Outside, the cold batters the asphalt roads and the skies are in turns slate-gray and blue, subverting what we would otherwise have called the holiday "festivities." Sometimes it takes a little convincing of ourselves to believe in that last word -- "festivities" -- when all we really want to do is sleep and surrender to the chill.
True, we still breathe and move, and our Christmas trees are already out and overburdened with tinsels. Our Christmas lights are in place in their niches all over our house-beams and walls, or perhaps all over our lawn trees. Our mothers or wives, too, have finished their plans for noche buena -- and have detailed the battle sketches to combat the mob in the supermarket.
The ingredients for the holidays are in place, indeed -- but festive?
We do not seek to venture out as much, except perhaps to buy those darn "exchange gifts" for some generic Christmas parties. And so we trudge through the puddles and the mud to jostle our way inside Lee Super Plaza or Cang's, and spend some holiday cheer waiting in line -- forever
-- for the simplest purchases, or for gift-wrapping services. Our patience runs thin as Bing Crosby sings "I Am Dreaming of a White Christmas" in the store's PA system.
In parties, too, we ban our diets and gym priorities, and take in the ultimate truth: 4,000 calories on the average for the entire Christmas season, not counting the 3,000 for New Year. Our girths are happy.
Or perhaps all these just might as well: the cold has certainly banished those annual Christmas beggars from pounding our doors searching for answers to their calls of "Mamasko mi,"
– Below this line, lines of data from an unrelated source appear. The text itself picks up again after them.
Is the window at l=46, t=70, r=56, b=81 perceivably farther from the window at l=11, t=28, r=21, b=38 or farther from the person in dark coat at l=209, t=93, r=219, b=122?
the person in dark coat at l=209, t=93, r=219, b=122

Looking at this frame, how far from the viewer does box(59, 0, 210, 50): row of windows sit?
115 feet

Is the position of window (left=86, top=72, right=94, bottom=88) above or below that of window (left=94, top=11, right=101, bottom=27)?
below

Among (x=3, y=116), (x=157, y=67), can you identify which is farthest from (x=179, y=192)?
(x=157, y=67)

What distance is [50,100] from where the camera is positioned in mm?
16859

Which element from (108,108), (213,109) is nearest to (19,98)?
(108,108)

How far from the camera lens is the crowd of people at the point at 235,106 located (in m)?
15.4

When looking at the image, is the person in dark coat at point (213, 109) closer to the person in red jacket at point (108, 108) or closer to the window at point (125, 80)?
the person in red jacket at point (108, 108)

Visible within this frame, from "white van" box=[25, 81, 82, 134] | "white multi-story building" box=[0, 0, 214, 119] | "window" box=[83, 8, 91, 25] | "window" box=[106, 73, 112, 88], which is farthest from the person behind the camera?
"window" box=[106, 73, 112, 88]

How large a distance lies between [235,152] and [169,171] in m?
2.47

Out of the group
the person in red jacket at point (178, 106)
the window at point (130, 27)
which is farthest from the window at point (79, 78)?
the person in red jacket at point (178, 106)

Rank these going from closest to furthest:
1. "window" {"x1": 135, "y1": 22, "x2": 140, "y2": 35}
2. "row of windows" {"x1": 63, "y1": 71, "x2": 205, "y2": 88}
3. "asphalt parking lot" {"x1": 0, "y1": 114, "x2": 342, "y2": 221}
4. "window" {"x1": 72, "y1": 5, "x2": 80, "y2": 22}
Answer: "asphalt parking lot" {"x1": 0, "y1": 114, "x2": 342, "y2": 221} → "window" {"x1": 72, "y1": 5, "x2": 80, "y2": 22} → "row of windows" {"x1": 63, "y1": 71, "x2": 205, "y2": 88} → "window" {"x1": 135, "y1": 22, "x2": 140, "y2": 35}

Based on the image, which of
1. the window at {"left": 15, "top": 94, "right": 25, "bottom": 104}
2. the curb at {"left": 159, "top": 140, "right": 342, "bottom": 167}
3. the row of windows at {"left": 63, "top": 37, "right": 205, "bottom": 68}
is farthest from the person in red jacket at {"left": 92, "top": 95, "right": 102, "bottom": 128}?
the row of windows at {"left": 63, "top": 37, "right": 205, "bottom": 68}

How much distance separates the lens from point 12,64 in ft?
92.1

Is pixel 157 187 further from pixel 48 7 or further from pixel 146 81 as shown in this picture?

as if holiday generosity is easy to dispense. (It's not.) The other year, my mother insisted on giving out used clothes to The Knockers (how we called these people), instead of money. Later in the day, she found her bag of rummage all over the garbage can down the road. Also, I had my last out-of-tune child carolers from three days ago (when the sun broke through for a while), and they had given me, ambush-style (and just as I was preparing to go out and buy another blueberry cheesecake for another Christmas party), that now-traditional rendition of "Jingle Bells," the lyrics murdered, and with tansan
percussion in place of musical accompaniment. Oh lordy, lordy.
There is no escape save for the cold. Cold is salvation, no matter the lethargy it brings. The bed has now become my faithful companion, and to snuggle under our heavy blankets has become the mission for the day. Everyday.
It's really cold. And yet somehow it is also a cause for rejoicing.
It has been such a long time since I've felt a chill for the Christmas season. In recent years, what we've had was summer carried over to the last month of the year. Last year, I wrote in this space that "we wake up to these December days, and still feel April or May: the sun's still too hot -- where is winter solstice when you need it most?
-- and no amount of Christmas songs from the CD player can create the kind of cool Christmas of nostalgia. I remember thicker clothes and sweaters and the welcome chill of December nights. These days I still parade publicly in my shorts. My dream Santa now wears a red Hawaiian shirt and puruntong
. It doesn't look good."
This time, Santa's back in his red, fur-trimmed suit. And I now get to wear my cold weather wardrobe -- something I haven't done for a very long time. Rainy season weather is quite fashionable. You wear your best boots and your best long-sleeved shirts and your best jackets, with your best black umbrella. So Giorgio Armani, tropics-style.
It's Christmas. Might as well dress to the nines. Did I begin with fruit cake?